Q. Now that you know that it was a different car that you had in the spring, is that surprising to you? Is that something that you usually discuss with Chad as far as what car you're going to be driving?
JIMMIE JOHNSON: No, I mean the guys are always working on new things. And granted, the mouse trap that we played with today, there were a fewer areas to work in. So as new generation stuff comes along, and as Chad said through the year we keep learning small, small things. These cars keep being updated and tweaked on in advance. So it's not uncommon for me to not know what car we're bringing.
Kind of a funny note. The more I know, the worse we do. So it's at times I'm embarrassed of it. But I kind of know what's under the race car. But there are guys that know a lot more about the race car than I do. And for me, knowing those details and trying to crew chief from the seat, does nothing but hurt us.

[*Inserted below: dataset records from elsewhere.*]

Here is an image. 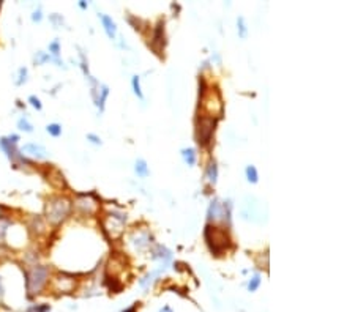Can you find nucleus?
Masks as SVG:
<instances>
[{
  "label": "nucleus",
  "mask_w": 355,
  "mask_h": 312,
  "mask_svg": "<svg viewBox=\"0 0 355 312\" xmlns=\"http://www.w3.org/2000/svg\"><path fill=\"white\" fill-rule=\"evenodd\" d=\"M49 278V268L43 265H34L25 275V289L30 296L38 295L46 285Z\"/></svg>",
  "instance_id": "f257e3e1"
},
{
  "label": "nucleus",
  "mask_w": 355,
  "mask_h": 312,
  "mask_svg": "<svg viewBox=\"0 0 355 312\" xmlns=\"http://www.w3.org/2000/svg\"><path fill=\"white\" fill-rule=\"evenodd\" d=\"M71 210V203L65 197H54L46 205V216L52 224H60L62 221L67 219Z\"/></svg>",
  "instance_id": "f03ea898"
},
{
  "label": "nucleus",
  "mask_w": 355,
  "mask_h": 312,
  "mask_svg": "<svg viewBox=\"0 0 355 312\" xmlns=\"http://www.w3.org/2000/svg\"><path fill=\"white\" fill-rule=\"evenodd\" d=\"M205 238H207L208 246H210V251L215 254L223 251L224 247H227V245H229V237H227V233L220 227L207 226Z\"/></svg>",
  "instance_id": "7ed1b4c3"
},
{
  "label": "nucleus",
  "mask_w": 355,
  "mask_h": 312,
  "mask_svg": "<svg viewBox=\"0 0 355 312\" xmlns=\"http://www.w3.org/2000/svg\"><path fill=\"white\" fill-rule=\"evenodd\" d=\"M215 123L217 122H215L212 117L198 118V132H196V136H198V142L202 147L210 144V139H212L213 130H215Z\"/></svg>",
  "instance_id": "20e7f679"
},
{
  "label": "nucleus",
  "mask_w": 355,
  "mask_h": 312,
  "mask_svg": "<svg viewBox=\"0 0 355 312\" xmlns=\"http://www.w3.org/2000/svg\"><path fill=\"white\" fill-rule=\"evenodd\" d=\"M19 141V137L16 134H11L10 137H2L0 139V148H2L6 156L10 159L17 158V150H16V144Z\"/></svg>",
  "instance_id": "39448f33"
},
{
  "label": "nucleus",
  "mask_w": 355,
  "mask_h": 312,
  "mask_svg": "<svg viewBox=\"0 0 355 312\" xmlns=\"http://www.w3.org/2000/svg\"><path fill=\"white\" fill-rule=\"evenodd\" d=\"M22 153L27 155L30 158H35V159H44L48 158V150L43 147L40 144H25L22 147Z\"/></svg>",
  "instance_id": "423d86ee"
},
{
  "label": "nucleus",
  "mask_w": 355,
  "mask_h": 312,
  "mask_svg": "<svg viewBox=\"0 0 355 312\" xmlns=\"http://www.w3.org/2000/svg\"><path fill=\"white\" fill-rule=\"evenodd\" d=\"M101 21H103V25H104V30L109 38H114L117 33V27H116V22L112 21V17H109L107 15H100Z\"/></svg>",
  "instance_id": "0eeeda50"
},
{
  "label": "nucleus",
  "mask_w": 355,
  "mask_h": 312,
  "mask_svg": "<svg viewBox=\"0 0 355 312\" xmlns=\"http://www.w3.org/2000/svg\"><path fill=\"white\" fill-rule=\"evenodd\" d=\"M224 218V207H221L218 200H213L210 210H208V219H220Z\"/></svg>",
  "instance_id": "6e6552de"
},
{
  "label": "nucleus",
  "mask_w": 355,
  "mask_h": 312,
  "mask_svg": "<svg viewBox=\"0 0 355 312\" xmlns=\"http://www.w3.org/2000/svg\"><path fill=\"white\" fill-rule=\"evenodd\" d=\"M57 282H59V289L62 292H71L73 290V285H74V281L71 278H68L65 275H60V276H57L55 279Z\"/></svg>",
  "instance_id": "1a4fd4ad"
},
{
  "label": "nucleus",
  "mask_w": 355,
  "mask_h": 312,
  "mask_svg": "<svg viewBox=\"0 0 355 312\" xmlns=\"http://www.w3.org/2000/svg\"><path fill=\"white\" fill-rule=\"evenodd\" d=\"M136 174L139 177H147L149 175V167H147V163L144 161V159H137L136 163Z\"/></svg>",
  "instance_id": "9d476101"
},
{
  "label": "nucleus",
  "mask_w": 355,
  "mask_h": 312,
  "mask_svg": "<svg viewBox=\"0 0 355 312\" xmlns=\"http://www.w3.org/2000/svg\"><path fill=\"white\" fill-rule=\"evenodd\" d=\"M183 155V159L189 164V165H194L196 164V151L193 148H185L182 151Z\"/></svg>",
  "instance_id": "9b49d317"
},
{
  "label": "nucleus",
  "mask_w": 355,
  "mask_h": 312,
  "mask_svg": "<svg viewBox=\"0 0 355 312\" xmlns=\"http://www.w3.org/2000/svg\"><path fill=\"white\" fill-rule=\"evenodd\" d=\"M217 175H218L217 164L210 163V164H208V169H207V180L210 183H215V181H217Z\"/></svg>",
  "instance_id": "f8f14e48"
},
{
  "label": "nucleus",
  "mask_w": 355,
  "mask_h": 312,
  "mask_svg": "<svg viewBox=\"0 0 355 312\" xmlns=\"http://www.w3.org/2000/svg\"><path fill=\"white\" fill-rule=\"evenodd\" d=\"M46 131L49 132L51 136H54V137H59L62 134V126L60 125H57V123H51L46 126Z\"/></svg>",
  "instance_id": "ddd939ff"
},
{
  "label": "nucleus",
  "mask_w": 355,
  "mask_h": 312,
  "mask_svg": "<svg viewBox=\"0 0 355 312\" xmlns=\"http://www.w3.org/2000/svg\"><path fill=\"white\" fill-rule=\"evenodd\" d=\"M49 311H51L49 304H32L25 312H49Z\"/></svg>",
  "instance_id": "4468645a"
},
{
  "label": "nucleus",
  "mask_w": 355,
  "mask_h": 312,
  "mask_svg": "<svg viewBox=\"0 0 355 312\" xmlns=\"http://www.w3.org/2000/svg\"><path fill=\"white\" fill-rule=\"evenodd\" d=\"M8 226H10V222L3 219V218H0V243H3V240H5V235H6V230H8Z\"/></svg>",
  "instance_id": "2eb2a0df"
},
{
  "label": "nucleus",
  "mask_w": 355,
  "mask_h": 312,
  "mask_svg": "<svg viewBox=\"0 0 355 312\" xmlns=\"http://www.w3.org/2000/svg\"><path fill=\"white\" fill-rule=\"evenodd\" d=\"M246 177H248V181H251V183L257 181V172H256L254 165H248V167H246Z\"/></svg>",
  "instance_id": "dca6fc26"
},
{
  "label": "nucleus",
  "mask_w": 355,
  "mask_h": 312,
  "mask_svg": "<svg viewBox=\"0 0 355 312\" xmlns=\"http://www.w3.org/2000/svg\"><path fill=\"white\" fill-rule=\"evenodd\" d=\"M17 126H19V130H22V131H27V132H32L34 131V126H32L29 123V120L27 118H19V122H17Z\"/></svg>",
  "instance_id": "f3484780"
},
{
  "label": "nucleus",
  "mask_w": 355,
  "mask_h": 312,
  "mask_svg": "<svg viewBox=\"0 0 355 312\" xmlns=\"http://www.w3.org/2000/svg\"><path fill=\"white\" fill-rule=\"evenodd\" d=\"M133 88H135V93L139 98H144V95L141 92V85H139V78L137 76H133Z\"/></svg>",
  "instance_id": "a211bd4d"
},
{
  "label": "nucleus",
  "mask_w": 355,
  "mask_h": 312,
  "mask_svg": "<svg viewBox=\"0 0 355 312\" xmlns=\"http://www.w3.org/2000/svg\"><path fill=\"white\" fill-rule=\"evenodd\" d=\"M259 284H261V276L256 275V276H253V279L250 281V285H248V289L250 292H254L257 287H259Z\"/></svg>",
  "instance_id": "6ab92c4d"
},
{
  "label": "nucleus",
  "mask_w": 355,
  "mask_h": 312,
  "mask_svg": "<svg viewBox=\"0 0 355 312\" xmlns=\"http://www.w3.org/2000/svg\"><path fill=\"white\" fill-rule=\"evenodd\" d=\"M49 50H51V54H52L54 57H59V54H60V44H59V41H52L49 44Z\"/></svg>",
  "instance_id": "aec40b11"
},
{
  "label": "nucleus",
  "mask_w": 355,
  "mask_h": 312,
  "mask_svg": "<svg viewBox=\"0 0 355 312\" xmlns=\"http://www.w3.org/2000/svg\"><path fill=\"white\" fill-rule=\"evenodd\" d=\"M238 35L240 38H245L246 36V25H245V19L243 17H238Z\"/></svg>",
  "instance_id": "412c9836"
},
{
  "label": "nucleus",
  "mask_w": 355,
  "mask_h": 312,
  "mask_svg": "<svg viewBox=\"0 0 355 312\" xmlns=\"http://www.w3.org/2000/svg\"><path fill=\"white\" fill-rule=\"evenodd\" d=\"M49 59H51V55L44 54V52H36V55H35V62L38 63V65H41V63H44Z\"/></svg>",
  "instance_id": "4be33fe9"
},
{
  "label": "nucleus",
  "mask_w": 355,
  "mask_h": 312,
  "mask_svg": "<svg viewBox=\"0 0 355 312\" xmlns=\"http://www.w3.org/2000/svg\"><path fill=\"white\" fill-rule=\"evenodd\" d=\"M25 76H27V69H25V68L19 69V79H16V84L17 85H21V84H24L25 81H27V78H25Z\"/></svg>",
  "instance_id": "5701e85b"
},
{
  "label": "nucleus",
  "mask_w": 355,
  "mask_h": 312,
  "mask_svg": "<svg viewBox=\"0 0 355 312\" xmlns=\"http://www.w3.org/2000/svg\"><path fill=\"white\" fill-rule=\"evenodd\" d=\"M29 101H30V104H32V106H34V107H35V109H38V111H40V109H41V101H40V99H38V98L35 97V95H32V97L29 98Z\"/></svg>",
  "instance_id": "b1692460"
},
{
  "label": "nucleus",
  "mask_w": 355,
  "mask_h": 312,
  "mask_svg": "<svg viewBox=\"0 0 355 312\" xmlns=\"http://www.w3.org/2000/svg\"><path fill=\"white\" fill-rule=\"evenodd\" d=\"M51 21L54 22V25H55V27H59V25H62L63 19H62L60 16H57V15H52V16H51Z\"/></svg>",
  "instance_id": "393cba45"
},
{
  "label": "nucleus",
  "mask_w": 355,
  "mask_h": 312,
  "mask_svg": "<svg viewBox=\"0 0 355 312\" xmlns=\"http://www.w3.org/2000/svg\"><path fill=\"white\" fill-rule=\"evenodd\" d=\"M32 19H34L35 22H40L41 21V10H36L34 15H32Z\"/></svg>",
  "instance_id": "a878e982"
},
{
  "label": "nucleus",
  "mask_w": 355,
  "mask_h": 312,
  "mask_svg": "<svg viewBox=\"0 0 355 312\" xmlns=\"http://www.w3.org/2000/svg\"><path fill=\"white\" fill-rule=\"evenodd\" d=\"M87 139H90V141H92L93 144H101L100 137H97V136H95V134H88V136H87Z\"/></svg>",
  "instance_id": "bb28decb"
},
{
  "label": "nucleus",
  "mask_w": 355,
  "mask_h": 312,
  "mask_svg": "<svg viewBox=\"0 0 355 312\" xmlns=\"http://www.w3.org/2000/svg\"><path fill=\"white\" fill-rule=\"evenodd\" d=\"M5 290H3V284H2V278H0V296H3Z\"/></svg>",
  "instance_id": "cd10ccee"
},
{
  "label": "nucleus",
  "mask_w": 355,
  "mask_h": 312,
  "mask_svg": "<svg viewBox=\"0 0 355 312\" xmlns=\"http://www.w3.org/2000/svg\"><path fill=\"white\" fill-rule=\"evenodd\" d=\"M160 312H172V309H170L169 306H164V308H163V309H161Z\"/></svg>",
  "instance_id": "c85d7f7f"
},
{
  "label": "nucleus",
  "mask_w": 355,
  "mask_h": 312,
  "mask_svg": "<svg viewBox=\"0 0 355 312\" xmlns=\"http://www.w3.org/2000/svg\"><path fill=\"white\" fill-rule=\"evenodd\" d=\"M123 312H136V306H131V308H128V309L123 311Z\"/></svg>",
  "instance_id": "c756f323"
},
{
  "label": "nucleus",
  "mask_w": 355,
  "mask_h": 312,
  "mask_svg": "<svg viewBox=\"0 0 355 312\" xmlns=\"http://www.w3.org/2000/svg\"><path fill=\"white\" fill-rule=\"evenodd\" d=\"M79 6H81V8H87V5H85V2H81V3H79Z\"/></svg>",
  "instance_id": "7c9ffc66"
}]
</instances>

If I just describe what I feel to Chad and Greg and break down the formula that we have. We kind of break things down a certain way and go through data. It works. We can't argue with what works. We've kind of built the 48 team around that model.
If you look at Mark over in the 5 car, he knows pretty much everything that's under underneath that thing. And that's from his generation of driver. I really commend him for knowing exactly what's under that car. He helps Alan make those decisions. So there are no right or wrong. It's just different ways to go about it.
To make a long story short to get back to the question about the car. I don't even know what car I'm going next weekend in. So I'll get in and go fast.
THE MODERATOR: Gentlemen, thank you and congratulations.